[start Exercise material]
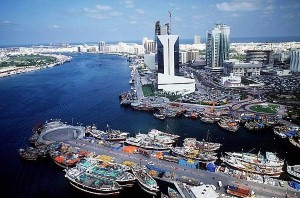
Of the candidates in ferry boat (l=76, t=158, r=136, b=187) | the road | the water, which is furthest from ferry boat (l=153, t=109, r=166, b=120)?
ferry boat (l=76, t=158, r=136, b=187)

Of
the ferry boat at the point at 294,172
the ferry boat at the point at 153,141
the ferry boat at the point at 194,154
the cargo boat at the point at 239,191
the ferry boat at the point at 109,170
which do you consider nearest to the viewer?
the cargo boat at the point at 239,191

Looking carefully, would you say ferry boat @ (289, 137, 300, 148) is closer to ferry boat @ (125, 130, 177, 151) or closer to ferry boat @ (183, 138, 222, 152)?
ferry boat @ (183, 138, 222, 152)

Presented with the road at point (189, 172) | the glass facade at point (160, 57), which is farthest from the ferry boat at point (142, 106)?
the glass facade at point (160, 57)

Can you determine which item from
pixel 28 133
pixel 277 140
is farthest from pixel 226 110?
pixel 28 133

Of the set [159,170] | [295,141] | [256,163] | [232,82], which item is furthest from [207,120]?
[232,82]

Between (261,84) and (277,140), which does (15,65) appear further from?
(277,140)

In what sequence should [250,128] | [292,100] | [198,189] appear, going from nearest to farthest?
1. [198,189]
2. [250,128]
3. [292,100]

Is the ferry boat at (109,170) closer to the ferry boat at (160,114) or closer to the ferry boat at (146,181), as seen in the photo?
the ferry boat at (146,181)
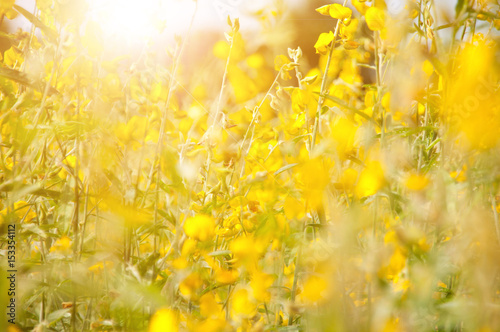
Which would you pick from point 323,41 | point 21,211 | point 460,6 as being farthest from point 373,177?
point 21,211

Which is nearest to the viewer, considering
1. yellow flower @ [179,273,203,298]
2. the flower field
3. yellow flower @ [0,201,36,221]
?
the flower field

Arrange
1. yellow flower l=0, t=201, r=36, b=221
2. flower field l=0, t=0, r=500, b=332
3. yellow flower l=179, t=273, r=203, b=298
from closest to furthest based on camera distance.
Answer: flower field l=0, t=0, r=500, b=332, yellow flower l=179, t=273, r=203, b=298, yellow flower l=0, t=201, r=36, b=221

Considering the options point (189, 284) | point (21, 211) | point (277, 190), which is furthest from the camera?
point (21, 211)

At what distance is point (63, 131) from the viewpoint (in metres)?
0.74

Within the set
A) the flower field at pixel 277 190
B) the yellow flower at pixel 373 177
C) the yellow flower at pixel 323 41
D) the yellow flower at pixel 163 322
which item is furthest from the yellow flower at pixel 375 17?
the yellow flower at pixel 163 322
[end Exercise material]
## [Short problem]
Put the part of the entries that opens with the line containing "At what distance" and closes with the last line of the entries into a Markdown table with the columns "Number" and "Text". Number each line in the Number column, and leave out blank lines.

## [Response to the task]
| Number | Text |
|---|---|
| 1 | At what distance is point (63, 131) from the viewpoint (in metres)? |
| 2 | 0.74 |
| 3 | Within the set |
| 4 | A) the flower field at pixel 277 190 |
| 5 | B) the yellow flower at pixel 373 177 |
| 6 | C) the yellow flower at pixel 323 41 |
| 7 | D) the yellow flower at pixel 163 322 |
| 8 | which item is furthest from the yellow flower at pixel 375 17? |
| 9 | the yellow flower at pixel 163 322 |